» **Ejercicio A**:
En los registros, cambia "tree trunk" por "lamp post" en la parte que abre con la línea que contiene "How far from the camera's" y llega hasta el final, ambos extremos incluidos. Reproduce solo esas líneas y deja todo lo demás igual.

*** Texto fuente ***

Pasquale Donato tenía 9 años cuando una vecina golpeó la puerta de su casa en Caraffa, su pueblo calabrés, para avisarle que había terminado la Segunda Guerra Mundial. Tiene recuerdos imborrables y aún de mucho más chico. Dice que tenía 4 años y lo recuerda como si fuese ayer. “Había ido a la campagna (campo) con mi hermano Luciano a juntar arvejas. Iba de la mano de él, que tendría 9. Yo era una criatura. Cuando volvíamos con una bolsa llena de arvejas frescas, nos cruzamos con un señor que llegaba desde el pueblo y nos dijo ‘Chicos, ¿saben que Italia entró en guerra?’ Y juntó sus manos como rezando”, explica este hombre de 86 años, sentado en su cálida cocina llena de fotos familiares en su casa de Belgrano junto a su compañera de toda su vida, Cuki, de 89, hija de italianos.
Cuando Pasquale llegó a la Argentina, ya existía una enorme comunidad de distintas partes de la península, ya que la mayor oleada de inmigrantes se había producido entre 1881 y 1914. De los 4 millones de inmigrantes llegados de Europa 1.400.000 eran españoles y 2.000.000, italianos. Y se calcula que llegaron italianos hasta 1960. El calabrés llegó en una tercera oleada, tras un acuerdo bilateral entre Argentina e Italia.
Llega un momento en la vida, que se recuerda con mayor fidelidad el pasado más remoto. Y el sentimiento de nostalgia tan característico del inmigrante tiñe esos pensamientos. Pasquale dejó Caraffa a sus espaldas un 16 de julio de 1954. Tenía 18 años. Llegaron en tren hasta Nápoles, durmieron dos o tres noches en un hotel de emigrantes y zarparon en el barco Santa Fe en la aventura de su vida. Viajaba con su mamá, papá, cuatro hermanos y los esperaban en la Argentina, sus dos hermanos mayores Luciano y Aldo, que estaban en Buenos Aires, esperándolos, trabajando en el rubro de la construcción.
La familia se reuniría en la Argentina, la tierra de las oportunidades. El primero en llegar había sido su tío Antonio, un hermano de su papá, en 1928.

***

» **Ejercicio B**:
Devuelve sin ningún cambio el fragmento del texto sobre Pasquale Donato que abre con las palabras que contienen "Pasquale Donato tenía" y cierra con "hija de italianos.".

*** Datos proporcionados ***

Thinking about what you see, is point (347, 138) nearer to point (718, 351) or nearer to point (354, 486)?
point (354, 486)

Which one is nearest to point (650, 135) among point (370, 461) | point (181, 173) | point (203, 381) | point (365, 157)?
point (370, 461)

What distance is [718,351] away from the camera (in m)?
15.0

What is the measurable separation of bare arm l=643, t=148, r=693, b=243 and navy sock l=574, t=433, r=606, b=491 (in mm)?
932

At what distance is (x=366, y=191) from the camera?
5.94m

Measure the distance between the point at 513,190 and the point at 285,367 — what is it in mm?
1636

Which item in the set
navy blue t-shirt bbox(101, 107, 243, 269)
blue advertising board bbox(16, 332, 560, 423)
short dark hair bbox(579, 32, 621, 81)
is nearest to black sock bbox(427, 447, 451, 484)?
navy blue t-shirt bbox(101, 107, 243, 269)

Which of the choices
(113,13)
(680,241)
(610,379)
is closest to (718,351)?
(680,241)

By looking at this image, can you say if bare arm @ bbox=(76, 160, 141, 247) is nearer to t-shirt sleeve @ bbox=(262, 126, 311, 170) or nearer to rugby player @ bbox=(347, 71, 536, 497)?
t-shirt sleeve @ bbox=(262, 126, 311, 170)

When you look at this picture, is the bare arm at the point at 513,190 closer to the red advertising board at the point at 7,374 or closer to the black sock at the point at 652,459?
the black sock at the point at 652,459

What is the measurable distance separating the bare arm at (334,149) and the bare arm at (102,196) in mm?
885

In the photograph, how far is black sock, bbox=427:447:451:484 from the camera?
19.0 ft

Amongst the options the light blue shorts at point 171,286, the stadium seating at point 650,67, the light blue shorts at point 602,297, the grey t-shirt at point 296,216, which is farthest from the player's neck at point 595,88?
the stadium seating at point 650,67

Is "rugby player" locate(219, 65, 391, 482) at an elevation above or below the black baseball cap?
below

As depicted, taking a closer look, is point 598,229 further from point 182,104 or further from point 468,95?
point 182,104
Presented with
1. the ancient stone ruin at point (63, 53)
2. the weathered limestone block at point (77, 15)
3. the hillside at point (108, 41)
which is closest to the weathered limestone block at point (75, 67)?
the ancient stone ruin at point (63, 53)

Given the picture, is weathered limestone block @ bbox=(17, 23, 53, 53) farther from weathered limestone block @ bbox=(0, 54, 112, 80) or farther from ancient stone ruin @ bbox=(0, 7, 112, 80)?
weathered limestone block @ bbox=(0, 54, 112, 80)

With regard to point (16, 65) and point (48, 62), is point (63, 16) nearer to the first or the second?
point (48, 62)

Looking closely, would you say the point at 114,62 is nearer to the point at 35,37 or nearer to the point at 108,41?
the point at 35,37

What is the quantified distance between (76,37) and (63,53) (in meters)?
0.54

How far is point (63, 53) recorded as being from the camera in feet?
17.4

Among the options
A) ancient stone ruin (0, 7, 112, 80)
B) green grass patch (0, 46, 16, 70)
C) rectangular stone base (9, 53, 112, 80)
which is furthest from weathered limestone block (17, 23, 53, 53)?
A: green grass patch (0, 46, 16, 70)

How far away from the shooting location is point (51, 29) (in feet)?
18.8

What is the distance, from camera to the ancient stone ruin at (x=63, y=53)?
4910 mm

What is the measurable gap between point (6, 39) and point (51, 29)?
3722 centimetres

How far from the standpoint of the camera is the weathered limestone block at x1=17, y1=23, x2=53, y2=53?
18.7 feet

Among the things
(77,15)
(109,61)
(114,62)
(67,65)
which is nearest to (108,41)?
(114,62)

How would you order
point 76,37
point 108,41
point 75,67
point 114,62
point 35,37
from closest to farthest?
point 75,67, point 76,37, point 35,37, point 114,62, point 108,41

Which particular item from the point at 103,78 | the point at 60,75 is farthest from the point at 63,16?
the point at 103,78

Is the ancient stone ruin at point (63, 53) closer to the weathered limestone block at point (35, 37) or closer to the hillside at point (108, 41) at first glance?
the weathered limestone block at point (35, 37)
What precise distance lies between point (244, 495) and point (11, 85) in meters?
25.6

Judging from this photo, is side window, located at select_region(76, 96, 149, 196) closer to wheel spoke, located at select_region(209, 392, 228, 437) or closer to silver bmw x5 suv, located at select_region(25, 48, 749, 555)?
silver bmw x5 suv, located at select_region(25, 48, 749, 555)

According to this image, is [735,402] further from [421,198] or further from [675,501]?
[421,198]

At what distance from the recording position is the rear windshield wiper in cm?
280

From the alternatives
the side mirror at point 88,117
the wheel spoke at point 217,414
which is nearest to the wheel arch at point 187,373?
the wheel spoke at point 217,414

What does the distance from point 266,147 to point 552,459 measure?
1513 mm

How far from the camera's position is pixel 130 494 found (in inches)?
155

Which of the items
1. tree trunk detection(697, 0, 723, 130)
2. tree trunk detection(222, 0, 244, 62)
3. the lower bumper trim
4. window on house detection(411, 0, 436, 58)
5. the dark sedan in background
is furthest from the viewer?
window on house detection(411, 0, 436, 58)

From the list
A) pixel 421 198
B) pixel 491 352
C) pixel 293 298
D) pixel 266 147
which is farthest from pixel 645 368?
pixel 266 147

***

» **Respuesta correcta A**:
How far from the camera's position is pixel 130 494 found (in inches)?
155

Which of the items
1. lamp post detection(697, 0, 723, 130)
2. lamp post detection(222, 0, 244, 62)
3. the lower bumper trim
4. window on house detection(411, 0, 436, 58)
5. the dark sedan in background
is furthest from the viewer?
window on house detection(411, 0, 436, 58)

From the list
A) pixel 421 198
B) pixel 491 352
C) pixel 293 298
D) pixel 266 147
which is farthest from pixel 645 368?
pixel 266 147

» **Respuesta correcta B**:
Pasquale Donato tenía 9 años cuando una vecina golpeó la puerta de su casa en Caraffa, su pueblo calabrés, para avisarle que había terminado la Segunda Guerra Mundial. Tiene recuerdos imborrables y aún de mucho más chico. Dice que tenía 4 años y lo recuerda como si fuese ayer. “Había ido a la campagna (campo) con mi hermano Luciano a juntar arvejas. Iba de la mano de él, que tendría 9. Yo era una criatura. Cuando volvíamos con una bolsa llena de arvejas frescas, nos cruzamos con un señor que llegaba desde el pueblo y nos dijo ‘Chicos, ¿saben que Italia entró en guerra?’ Y juntó sus manos como rezando”, explica este hombre de 86 años, sentado en su cálida cocina llena de fotos familiares en su casa de Belgrano junto a su compañera de toda su vida, Cuki, de 89, hija de italianos.